One of the ones who had been treated the other way was a woman who was the chief operating officer of a local savings and loan, whose bank ultimately authorized her membership and was paying for it, it went through the books in the name of her husband, who was the manager of a supermarket.

Ritchie: Because she wasn't allowed.

Bulkeley: Because she was a woman. She happened to find out about that. But shortly thereafter, they just quietly changed the rules at the country club. The golf pro also had fixed it. On the long weekends, when we first got there, all of the special events all three days on the golf course were for men. At some point they started fixing it so at least one day was couples, and then the golf pro started letting mixed couples or women out on the course on Saturdays, as soon as the last of the men had teed off, even though the rules said two o'clock in the afternoon or something.
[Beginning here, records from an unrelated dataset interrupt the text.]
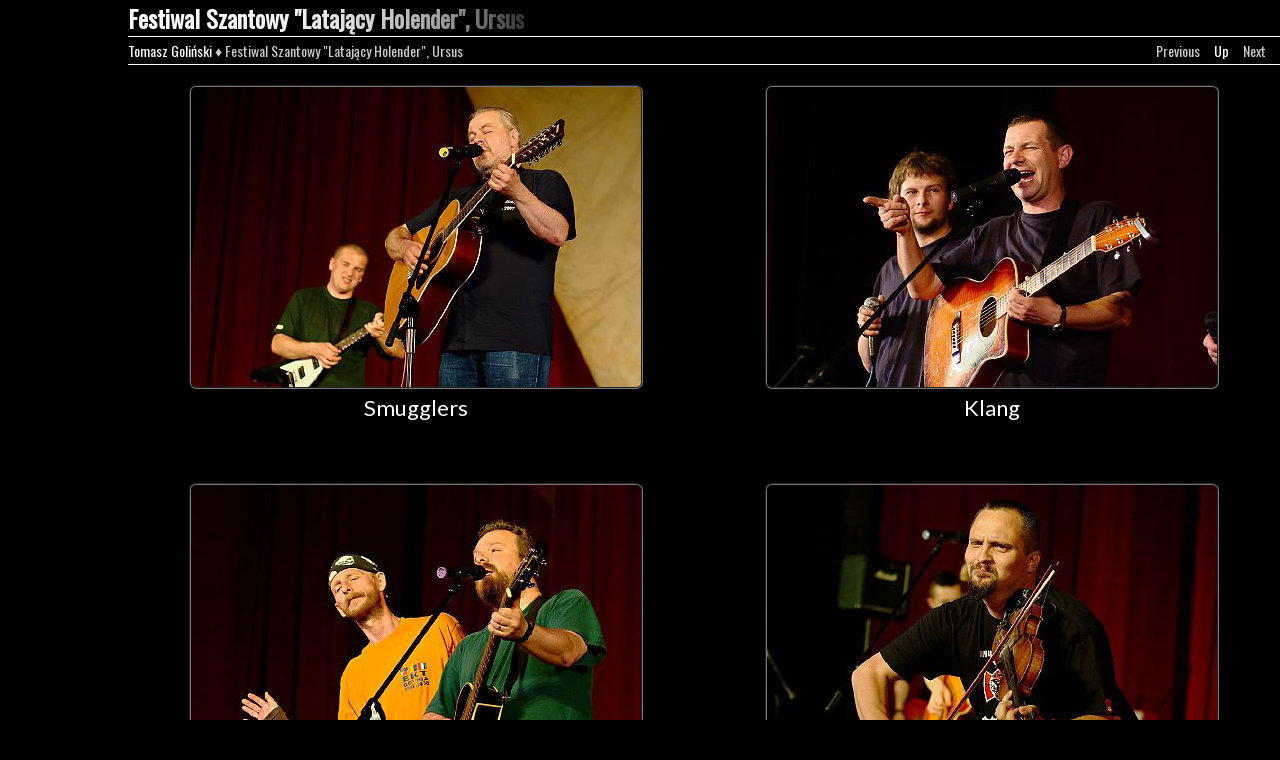

--- FILE ---
content_type: text/html
request_url: https://tomaszg.pl/foto/07ursus/
body_size: 827
content:
<!DOCTYPE html>
<html lang="pl">
<head>
  <meta http-equiv="Content-Type" content="text/html; charset=UTF-8">
  <meta name="revisit-after" content="2 days">
  <meta name="robots" content="all">
  <meta name="Keywords" content="Festiwal Szantowy "Latający Holender", Ursus,Tomasz Goliński,folk,szanty,krajobrazy,zdjęcia,fotografia,foto,fotografie,galeria,muzyka,Tomasz Golinski,Golinski,photo,gallery,photography">
  <link rel="stylesheet" type="text/css" href="../style.css">


  <link rel="alternate" type="application/rss+xml" title="RSS" href="https://tomaszg.pl/foto/rss.xml">


  <link rel="Contents" href="../index.html">



  <title>Festiwal Szantowy &quot;Latający Holender&quot;, Ursus</title>

  <script>
    <!--
      function getKey(event) {
        if (!event) event = window.event;
        if (event.keyCode) code = event.keyCode;
        else if (event.which) code = event.which;
        if (event.shiftKey) {


          if (code == 38) {
            document.location = '../index.html';
          }


        }
        return true;
      }
      document.onkeypress = getKey;
    // -->
  </script>

</head>
<body style="--thumb_size: 450px">
<header>
<div class=header_txt>

</div>

<h1>Festiwal Szantowy &quot;Latający Holender&quot;, Ursus</h1>
</header>
<nav>
<span> <a href="../">Tomasz Goliński</a> &diams; Festiwal Szantowy "Latający Holender", Ursus
</span>
<span class="flex_spacer"></span>


<span>Previous</span>
<span><a href="../index.html">Up</a></span>
<span>Next</span>
</nav>
     



<div class="thumbs">
  <div class="thumb_album">
     <a href="smugglers/index.html">
     <figure>
       <img class="thumb_album" src="thumbs/smugglers.jpg" alt="foto Smugglers">
     <figcaption>
       Smugglers
     </figcaption>
     </figure>
     </a>
  </div>  <div class="thumb_album">
     <a href="klang/index.html">
     <figure>
       <img class="thumb_album" src="thumbs/klang.jpg" alt="foto Klang">
     <figcaption>
       Klang
     </figcaption>
     </figure>
     </a>
  </div>  <div class="thumb_album">
     <a href="ekt/index.html">
     <figure>
       <img class="thumb_album" src="thumbs/ekt.jpg" alt="foto EKT Gdynia">
     <figcaption>
       EKT Gdynia
     </figcaption>
     </figure>
     </a>
  </div>  <div class="thumb_album">
     <a href="odn/index.html">
     <figure>
       <img class="thumb_album" src="thumbs/odn.jpg" alt="foto Orkiestra Dni Naszych">
     <figcaption>
       Orkiestra Dni Naszych
     </figcaption>
     </figure>
     </a>
  </div>  <div class="thumb_album">
     <a href="holender/index.html">
     <figure>
       <img class="thumb_album" src="thumbs/holender.jpg" alt="foto Latający Holender">
     <figcaption>
       Latający Holender
     </figcaption>
     </figure>
     </a>
  </div>
</div>
<footer>
<a href="/foto/about.html">Strona o autorze</a><br>© 2003-2025 <a href="mailto:tomaszg@tomaszg.pl">Tomasz Goliński</a>


     <a class="about" href="https://tomaszg.pl/foto/rss.xml">RSS feed</a>

</footer>
</body>
</html>




--- FILE ---
content_type: text/css
request_url: https://tomaszg.pl/foto/style.css
body_size: 1005
content:
@import url('https://fonts.googleapis.com/css?family=Lato|Oswald|Special+Elite&subset=latin-ext');

body {
  font-family: 'Oswald', sans-serif;
  background: black;
  color: white;
  font-size: 22px;
  max-width: 90%;
  margin: 0 0 0 auto;
}

h1 {
  color: white;
}

.date {
}

nav {
  color: #CCC;
  border-color: white;
  border-radius: 0px;
}

.thumbs div {
  font-family: 'Lato', serif;
}

.thumbs div.thumb_album:hover,
.thumbs div.thumb_image:hover {
  background: linear-gradient(to right, #666, #222);
}

.thumbs div.break {
  font-family: 'Oswald', sans-serif;
  color: white;
  padding: 0px;
  border-width: 0px;
  border-style: solid;
  border-color: #777;
  border-radius: 7px;
}

.exif {
  font-family: 'Special Elite';
}

.more_link {
  color: #AAA;
  border-style: solid;
  border-width: 1px 0;
  border-color: #777;
  border-radius: 0px;
}

/* MAIN PART */

body {
  padding: 0px;
  font-weight: normal;
}

a {
  color: #FFF;
  text-decoration: none;
}

a:active {
  color: #FF0;
}

a:hover {
  color: #F00;
}

header {
  margin: 0;
}

h1 {
  font-weight: bold;
  font-size: 24px;
  margin-top: 0px;
  margin-bottom: 0px;
  background: linear-gradient(to right, white, 80%, #333);
  background-clip: text;
  -webkit-background-clip: text;
  -webkit-text-fill-color: transparent;
  color: transparent;
  display: inline;
}

.date {
  float: right;
  color: #FFF;
  text-align: right;
  font-size: 18px;
  font-weight: normal;
  padding-top: 6px;
}

nav {
  display: flex;
  font-weight: normal;
  font-size: 14px;
  vertical-align: middle;
  padding: 3px 0;
  border-style: solid;
  border-width: 1px 0 1px 0;
}

.flex_spacer {
  flex-grow: 1;
}

nav span {
  padding-left: 0px;
  padding-right: 1em;
}

figure {
  margin: 0;
  padding: 20px 10px 20px 10px;
}

.thumbs {
  display: grid;
  grid: auto-flow / repeat(auto-fit, minmax(calc(var(--thumb_size, 300px) + 30px), 1fr));
  list-style: none;
/*  align-items: baseline;
  margin-left: auto;
  margin-right: auto;
  margin-top: 6px;
  margin-bottom: 0px;
*/
  margin: 0px;
  justify-content: center;
  padding: 0px;
}

.thumbs div {
  text-align: center;
}

.thumbs img {
/* Prevent a big thumbnail from spilling out */
/*  max-width: 100%;*/
}

.thumbs figure:hover {
  opacity: 0.7;
}

.thumbs div.break {
  grid-column: 1/-1;
  font-size: 28px;
  font-weight: bold;
  margin: 0px;
  width: 100%;
  margin-bottom: 12px;
}

.thumbs div.break_empty {
  grid-column: 1/-1;
  margin: 0px;
}

.thumbs div.thumb_album,
.thumbs div.thumb_image {
  margin-bottom: 1em;
}

.image {
  padding: 12px;
  text-align: center;
  vertical-align: top;
  margin-left: auto;
  margin-right: auto;
}

.thumb_album img {
  border-width: 2px;
  border-style: groove;
  border-color: #777;
  border-radius: 7px;
}

.thumb_image img {
  border-width: 1px;
  border-style: solid;
  border-color: #777;
  border-radius: 3px;
}

.exif {
  text-align: center;
  vertical-align: top;
  font-size: 16px;
  padding: 10px;
  color: #EEE;
  cursor: help;
  outline: none;
}

.exif > summary {
  list-style: none;
  outline: none;
}

.exif > summary::-webkit-details-marker {
  display: none;
}

footer {
  padding-top: 12px;
  padding-bottom: 2px;
  padding-right: 4px;
  margin-left: auto;
  margin-right: auto;
  text-align: center;
  vertical-align: bottom;
  font-size: 14px;
}

.more_link {
  font-size: 14px;
  padding: 0px 18px 0px 18px;
  margin-left: auto;
  margin-right: 0;
  width: max-content;
}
So some of those things, even in that little town, we ultimately got some of those things fixed simply by people recognizing that the time has come and it's time to do otherwise. But in terms of visible social class structure busting up, we never got anywhere. That has broken up some since. Some of the things that have happened there since were seeds that we planted, that just took a long time to germinate. So it's a different place than it was when I lived there, and might even be a lot more interesting to us now than it was. We would never go back there and live, but we have talked about going back for a vacation.

Ritchie: This might be a good place to stop today.